Por otra parte no hay que olvidar que el art. 445 del CC dispone que "la posesión, como hecho, no puede reconocerse en dos personalidades distintas, fuera de los casos de indivisión."

Tercero.- Lo expuesto conlleva la estimación del recurso planteado y la desestimación de la demanda, con imposición de las costas de la instancia a la parte demandante por aplicación del art. 394.1 de la LEC . Respecto de las costas de esta alzada, no procede hacer expresa imposición de conformidad con el art. 398.2 de la LEC .

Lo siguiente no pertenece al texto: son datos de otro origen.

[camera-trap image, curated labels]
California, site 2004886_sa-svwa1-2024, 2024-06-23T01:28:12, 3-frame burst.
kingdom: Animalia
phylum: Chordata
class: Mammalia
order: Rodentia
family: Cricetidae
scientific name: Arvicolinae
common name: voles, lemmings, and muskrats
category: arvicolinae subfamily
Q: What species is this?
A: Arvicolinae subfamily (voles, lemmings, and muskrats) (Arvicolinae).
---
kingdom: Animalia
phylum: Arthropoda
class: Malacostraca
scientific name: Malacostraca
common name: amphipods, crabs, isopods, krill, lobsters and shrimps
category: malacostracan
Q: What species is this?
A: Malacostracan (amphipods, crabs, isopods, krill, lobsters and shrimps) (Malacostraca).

VISTAS las disposiciones citadas y demás de general y pertinente aplicación.

Por todo lo expuesto, en nombre del Rey y por la autoridad conferida por el Pueblo Español.

Fallo

FALLAMOS: Que ESTIMANDO el recurso de apelación interpuesto por la representación procesal de la parte demandada contra la sentencia dictada por el Juzgado de Primera Instancia número 3 de Novelda, de fecha 1 de julio de 2010 , DEBEMOS REVOCAR Y REVOCAMOS dicha resolución, y desestimando la demanda planteada por Dña. Carmen contra la mercantil Aspe Urbana S.L., debemos absolver y absolvemos a la demandada de las pretensiones deducidas de contrario con imposición de las costas de la instancia a la parte actora. Sin hacer expresa imposición de las costas procesales de esta alzada.

Notifíquese esta sentencia conforme a la Ley y, en su momento, devuélvanse los autos originales al Juzgado de procedencia, de los que se servirá acusar recibo, acompañados de certificación literal de la presente resolución a los oportunos efectos de ejecución de lo acordado, uniéndose otro al rollo de apelación.

Contra la presente resolución, cabe, en su caso, recurso en los supuestos y términos previstos en los Capítulos IV y V del Título IV del Libro II y Disposición Final 16ª de la LEC 1/2000 .

De conformidad con la Disposición Adicional Decimoquinta de la LOPJ 6/1985, según redacción dada por la LO 1/2009, para interponer contra la presente resolución recurso extraordinario por infracción procesal (concepto 04) y/o de casación (concepto 06), artículos 471 y 481 de la LEC , deberá consignarse en la "Cuenta de Depósitos y consignaciones" de este Tribunal nº 0264, al tiempo de su preparación, la cantidad de 50 euros por cada recurso, bajo apercibimiento de inadmisión a trámite; y ello sin perjuicio del pago de la tasa por actos procesales, cuando proceda.

Así, por esta nuestra sentencia definitiva que, fallando en grado de apelación, lo pronunciamos, mandamos y firmamos.

PUBLICACION.- En el mismo día ha sido leída y publicada la anterior sentencia por el Iltmo. Sr. Ponente que la suscribe hallándose la Sala celebrando Audiencia Pública. Doy fe.